> _WORK INSTRUCTIONS_: Transcribe word for word the section of the records below that opens with the line containing "A Mormaii Óculos, referência" and closes with the line containing "Reverse pixel polly"; drop every picture.

> _DATA PROVIDED_:
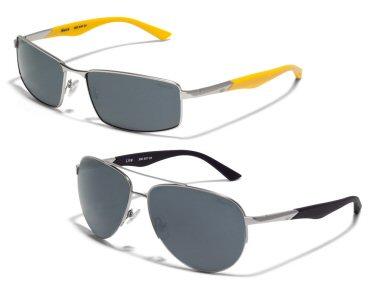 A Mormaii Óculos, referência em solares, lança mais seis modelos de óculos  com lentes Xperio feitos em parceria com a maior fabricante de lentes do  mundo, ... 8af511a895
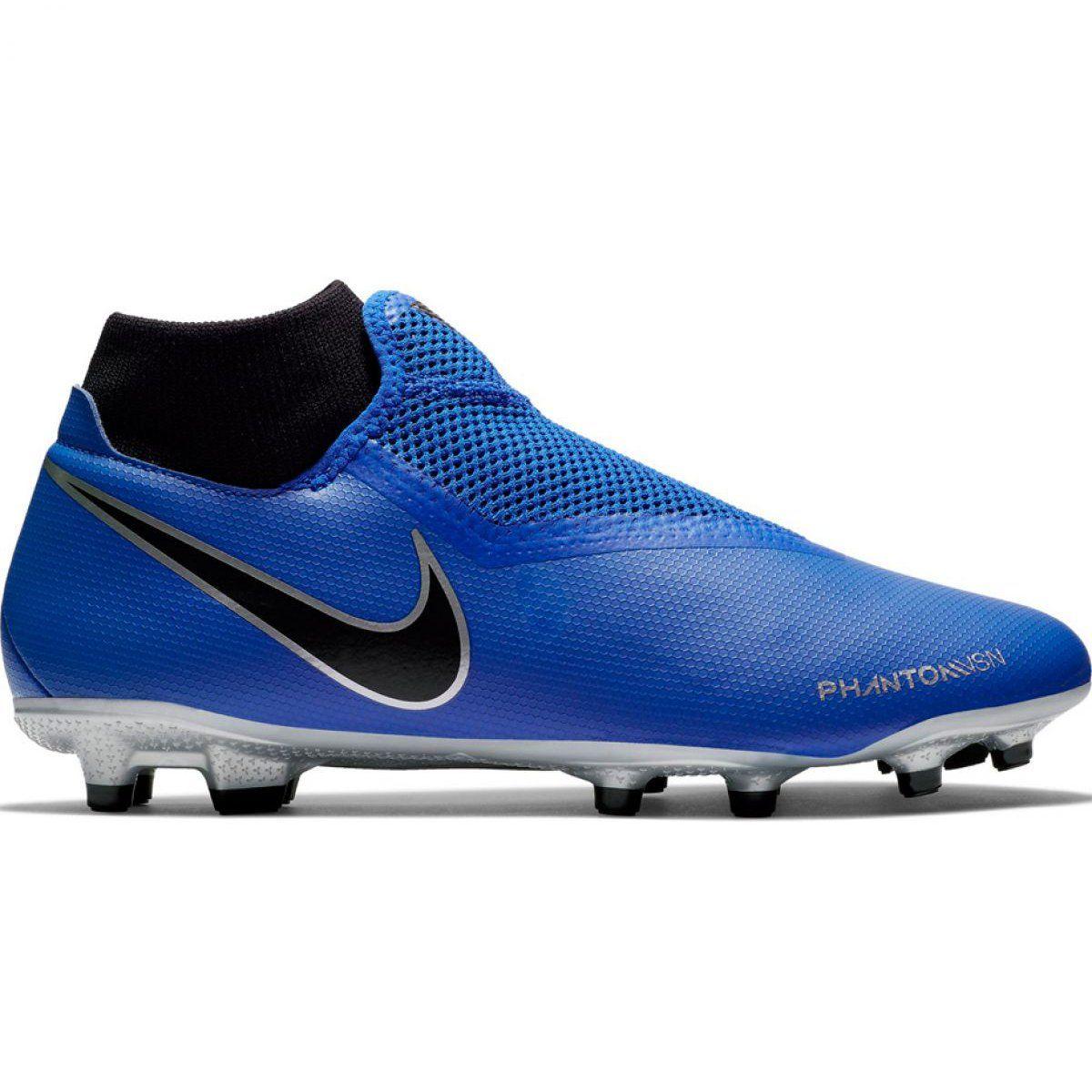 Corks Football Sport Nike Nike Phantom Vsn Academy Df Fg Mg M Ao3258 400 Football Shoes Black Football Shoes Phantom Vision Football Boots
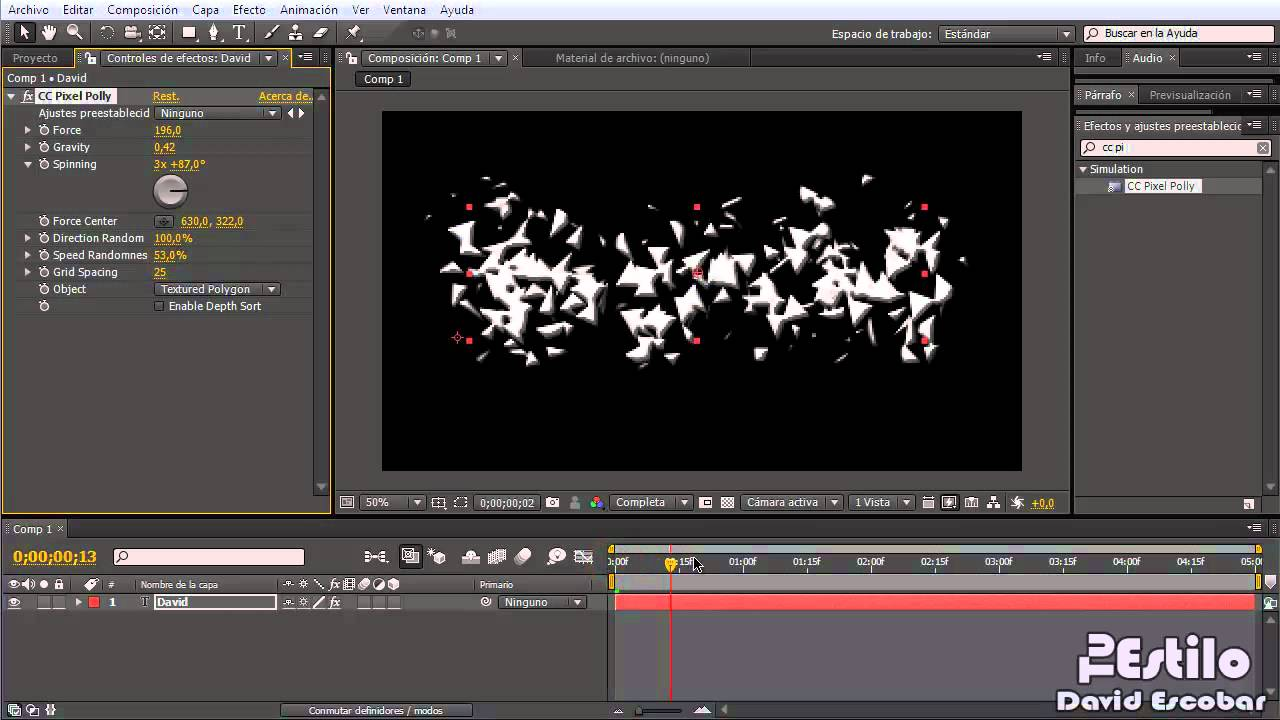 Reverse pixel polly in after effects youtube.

...

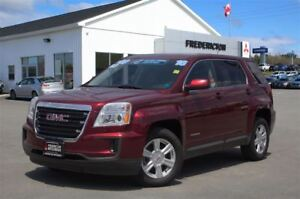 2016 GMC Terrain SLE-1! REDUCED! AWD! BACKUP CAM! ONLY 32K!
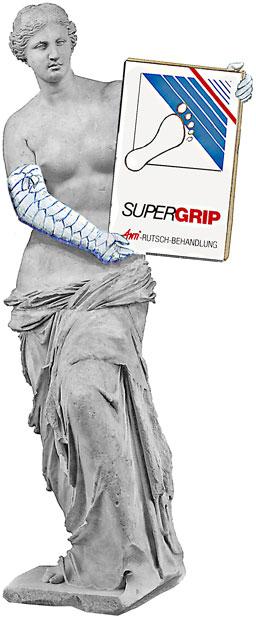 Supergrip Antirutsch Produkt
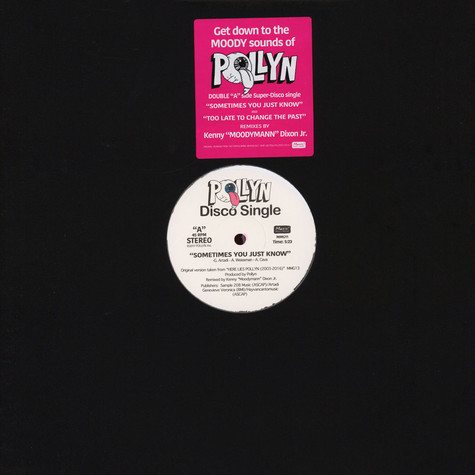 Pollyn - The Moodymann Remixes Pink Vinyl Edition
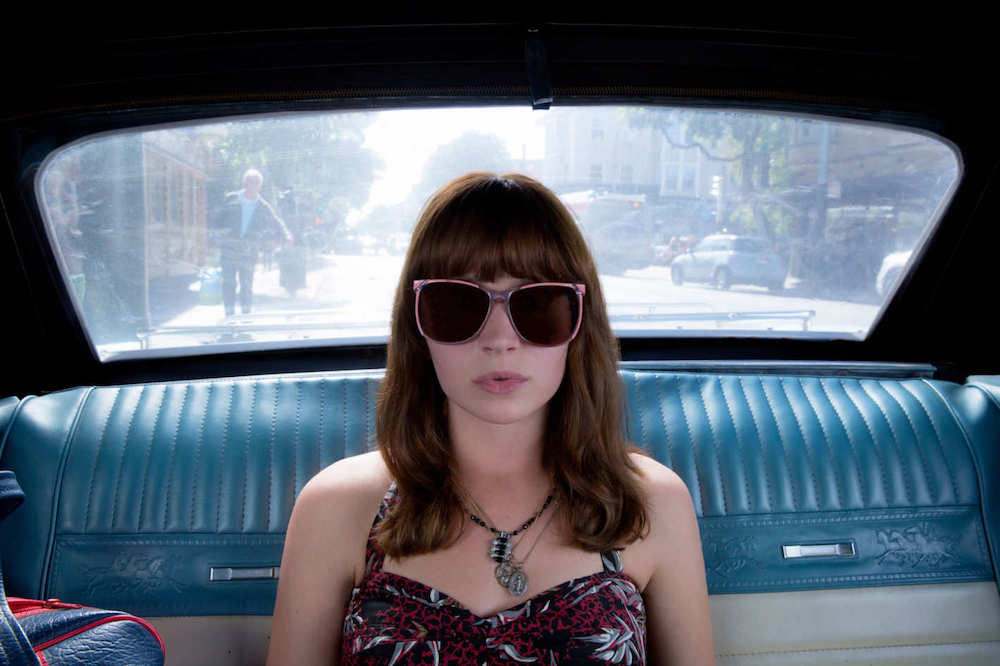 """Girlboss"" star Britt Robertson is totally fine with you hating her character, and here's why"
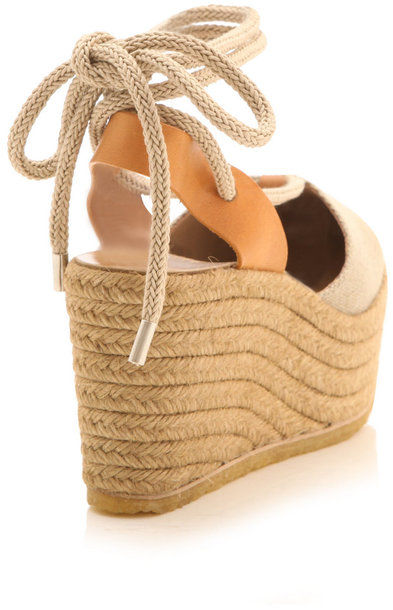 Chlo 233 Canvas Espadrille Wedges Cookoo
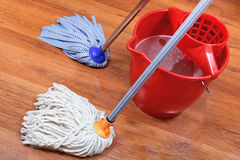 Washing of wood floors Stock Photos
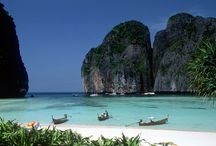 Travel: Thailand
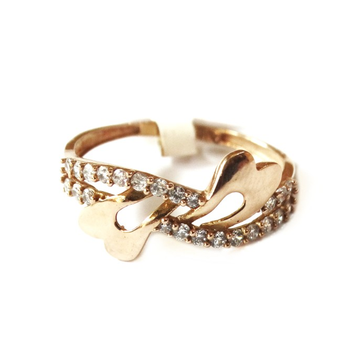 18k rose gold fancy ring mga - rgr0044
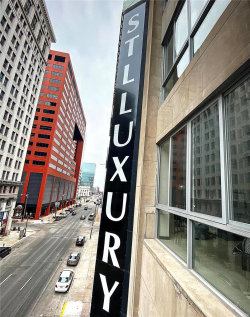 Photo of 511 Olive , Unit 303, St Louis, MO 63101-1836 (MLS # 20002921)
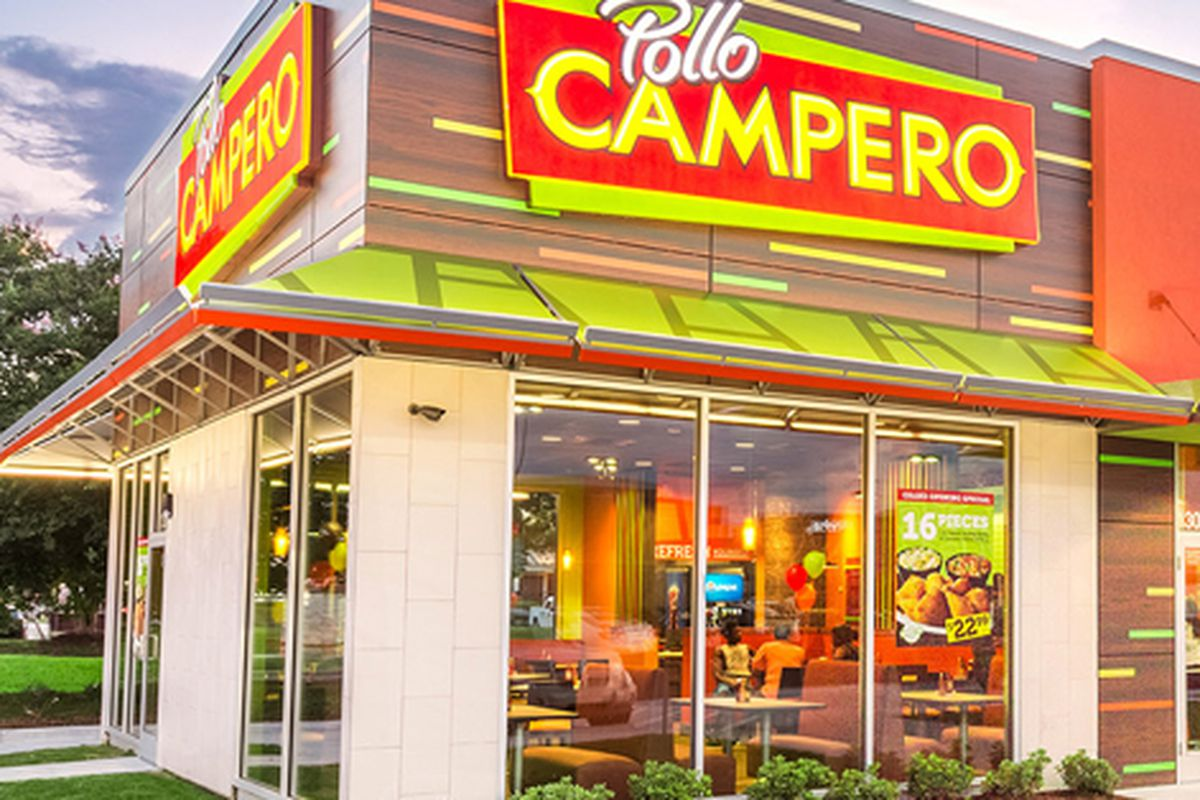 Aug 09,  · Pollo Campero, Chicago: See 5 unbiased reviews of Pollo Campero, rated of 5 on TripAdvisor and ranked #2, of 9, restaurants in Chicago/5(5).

> _ANSWER FOR THIS EXERCISE_:
 A Mormaii Óculos, referência em solares, lança mais seis modelos de óculos  com lentes Xperio feitos em parceria com a maior fabricante de lentes do  mundo, ... 8af511a895
 Corks Football Sport Nike Nike Phantom Vsn Academy Df Fg Mg M Ao3258 400 Football Shoes Black Football Shoes Phantom Vision Football Boots
 Reverse pixel polly in after effects youtube.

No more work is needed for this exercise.